Another podcast explained that using PTX, the lower-level machine language, DeepSeek can use non-NVIDIA chips to train their AI model. This means they can use Huawei chips to train their LLM immediately. Huawei chips may be inferior in performance but abundant in supply. This podcast also discussed data center scale and power infrastructure for training LLMs. I think the playing field may be equal when all the factors are taken into consideration.
3 Ultra Nerds in 1 room production :P
❤❤❤❤❤❤
Mistral AI + DeepSeek =🧠❤💪
Can anyone tell me if I'm understanding the real significance of deep seek is taking a big step to synthetic data?
The big model cost a lot to run, but you can use it to output correct questions and answers and use it to train a smaller model, and that smaller model will become really good, that’s very significant because you can run a very small model on your laptop now, and it allows a lot more players to get in
DeepSeek is not one big innovation but multiple of them working together to make a bigger splash.
Natural selection pressure of lack of short trees forced giraffe to evolve elongated necks,
Similarly USes trade policy selection pressure of restricting high end GPUs is pushing Chinese to evolve better software to compensate for lack of high end GPUs.
Americans are fighting the losing battle of trying to stop evolution.

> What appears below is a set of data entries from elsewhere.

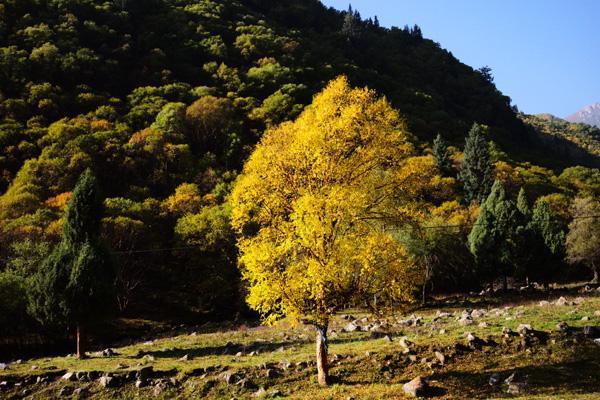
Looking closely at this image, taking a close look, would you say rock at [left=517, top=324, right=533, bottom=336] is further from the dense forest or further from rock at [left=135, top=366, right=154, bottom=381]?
rock at [left=135, top=366, right=154, bottom=381]

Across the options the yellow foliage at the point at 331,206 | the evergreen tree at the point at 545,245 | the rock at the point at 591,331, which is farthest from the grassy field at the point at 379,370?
the evergreen tree at the point at 545,245

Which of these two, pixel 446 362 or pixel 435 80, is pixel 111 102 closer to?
pixel 446 362

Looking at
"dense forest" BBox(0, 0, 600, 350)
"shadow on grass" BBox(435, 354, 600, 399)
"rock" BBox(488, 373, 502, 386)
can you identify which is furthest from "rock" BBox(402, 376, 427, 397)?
"dense forest" BBox(0, 0, 600, 350)

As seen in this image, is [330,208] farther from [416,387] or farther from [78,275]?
[78,275]

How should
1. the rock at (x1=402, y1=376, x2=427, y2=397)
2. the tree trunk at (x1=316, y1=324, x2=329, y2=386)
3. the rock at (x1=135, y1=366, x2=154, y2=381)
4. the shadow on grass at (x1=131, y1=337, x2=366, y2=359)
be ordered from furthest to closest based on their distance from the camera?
the shadow on grass at (x1=131, y1=337, x2=366, y2=359) < the rock at (x1=135, y1=366, x2=154, y2=381) < the tree trunk at (x1=316, y1=324, x2=329, y2=386) < the rock at (x1=402, y1=376, x2=427, y2=397)

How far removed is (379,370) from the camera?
16031 millimetres

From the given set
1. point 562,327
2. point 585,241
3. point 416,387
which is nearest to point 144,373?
point 416,387

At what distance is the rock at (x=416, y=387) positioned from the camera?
44.2 ft

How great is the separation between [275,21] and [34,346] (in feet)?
411

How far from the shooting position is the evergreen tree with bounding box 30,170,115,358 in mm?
25219

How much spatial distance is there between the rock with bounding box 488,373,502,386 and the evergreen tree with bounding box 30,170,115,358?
20.9 meters

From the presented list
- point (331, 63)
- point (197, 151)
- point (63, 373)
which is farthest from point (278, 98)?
point (63, 373)

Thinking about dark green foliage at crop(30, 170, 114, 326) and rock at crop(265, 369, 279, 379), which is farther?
dark green foliage at crop(30, 170, 114, 326)

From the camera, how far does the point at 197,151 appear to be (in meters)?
74.2
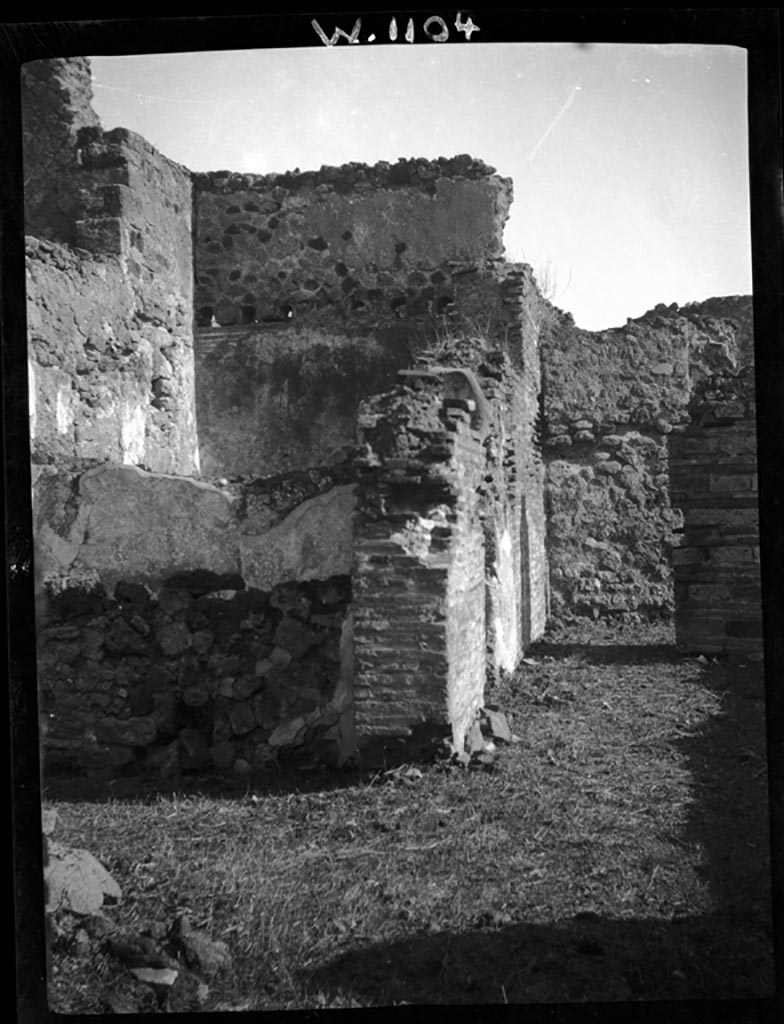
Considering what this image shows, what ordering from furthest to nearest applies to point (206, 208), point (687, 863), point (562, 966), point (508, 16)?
point (206, 208) < point (687, 863) < point (562, 966) < point (508, 16)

It's easier to make someone do the work and steal it. China stole from US, US will steal from China
What did i just understand 😂😂😂
I'm gonna share this to appear pretentious
Trust me bros it works.... experts ... no f.... about ... yolo run ...
Wait wait, it still uses GPUs?!? No way. I thought they figured out how to run on 256kb of RAM.
Stop saying right.
Yeah too bad deep seek really sucks if you actually take the time to use it I was trying to have it to do some simple things I can't even do
Right
Don't these experts you interview ever use diagrams? Every engineer I have come across does.
Diagrams available in the research papers.
Look at his head looks like quantum computer
Unpopular data viewpoint- there is no bad data. Bad sources maybe. Bad data is like bad press. It still has value.
You haven't written a single piece of software in your life. Don't have such strong opinions on things you know nothing about
@@leonlysak4927Don't you know ChatGPT has made everyone an expert on everything.
There's absolutely bad data wtf
The true sign of understanding is being able to explain complex concepts so that a 5th grader could understand them. Grade = F
If you understand all of this, raise your hand.🙋♂️
I wanna visit r/microwavegang now lmao
They are from different planet😅
So basically multi-model-sharding across the GPU fabric ..
Can't the American models now take the lessons learned by the Chinese and integrate them into their models with all the hardware at their disposal and leap forward?